Quaresma e conversão missionária

A A
28/02/2020 - 09:30

Com o rito penitencial da imposição das cinzas, a Igreja nos chama a viver a Quaresma, em preparação à Páscoa. “Convertei-vos e crede no Evangelho!” (Mc 1,15). Essas palavras de Jesus são um convite a prestar atenção para a novidade do Evangelho do Reino de Deus, por Ele anunciado.
Converter-se é parar, prestar atenção, voltar-se e discernir, para ver de onde vem esse anúncio e acolhê-lo com alegria, reorientando a vida de acordo com o que o anúncio indica. Jesus, claramente, convidava a voltar-se para Ele, a ouvir de sua boca a 
Boa-Nova do Reino de Deus e a segui-lo. A conversão, portanto, não significava apenas um “ajuste” no comportamento, mas era um convite a mudar de rumo, voltando-se para a pessoa de Jesus e seu Evangelho.

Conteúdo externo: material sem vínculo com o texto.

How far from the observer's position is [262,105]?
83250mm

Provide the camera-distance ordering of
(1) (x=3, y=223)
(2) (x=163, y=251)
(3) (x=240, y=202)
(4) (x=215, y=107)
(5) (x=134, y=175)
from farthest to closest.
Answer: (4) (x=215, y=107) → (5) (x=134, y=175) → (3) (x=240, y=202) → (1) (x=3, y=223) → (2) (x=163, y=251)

Quantas vezes na vida precisamos ouvir esse apelo? De maneira pedagógica, a Igreja nos lembra todos os anos da necessidade de conversão, pois todos somos pecadores e temos a necessidade de refazer e aprofundar nossas escolhas por Cristo e pelo Evangelho. Quem mais cresce em santidade mais percebe a necessidade de se converter. À medida que alguém sai do escuro e se aproxima da luz, vai percebendo melhor a necessidade de limpar as manchas da sujeira e de se arrumar como convém...  
A Quaresma aponta os exercícios que nos ajudam no processo de conversão: escuta atenta e acolhida da Palavra de Deus, oração melhor e mais intensa, penitência, caridade e obras de misericórdia. O caminho da conversão quaresmal deve incluir o arrependimento e a confissão sacramental dos pecados. A renovação das promessas do Batismo, na Vigília Pascal, completa os exercícios de conversão, mediante a renovação da profissão de fé e das promessas batismais.
Também a Campanha da Fraternidade é uma preciosa ajuda para realizar o caminho de conversão. O tema deste ano – “Fraternidade e Vida: Dom e Compromisso” – nos coloca diante da valorização da vida humana e de toda vida ao nosso redor. A vida está sendo vilipendiada de muitas formas, quer a vida humana, quer a vida da natureza, nossa “casa comum”. A campanha indica a atitude conveniente, que requer fraternidade e gera fraternidade: o cuidado e a superação de toda forma de indiferença e agressão contra a vida. Respeitar a vida, cuidar bem de todos os seres vivos, especialmente das pessoas mais frágeis, vulneráveis e ameaçadas, é sinal de humanidade e dever de fraternidade. Descuidar da vida e usar de violência contra ela é sinal de perda de humanidade.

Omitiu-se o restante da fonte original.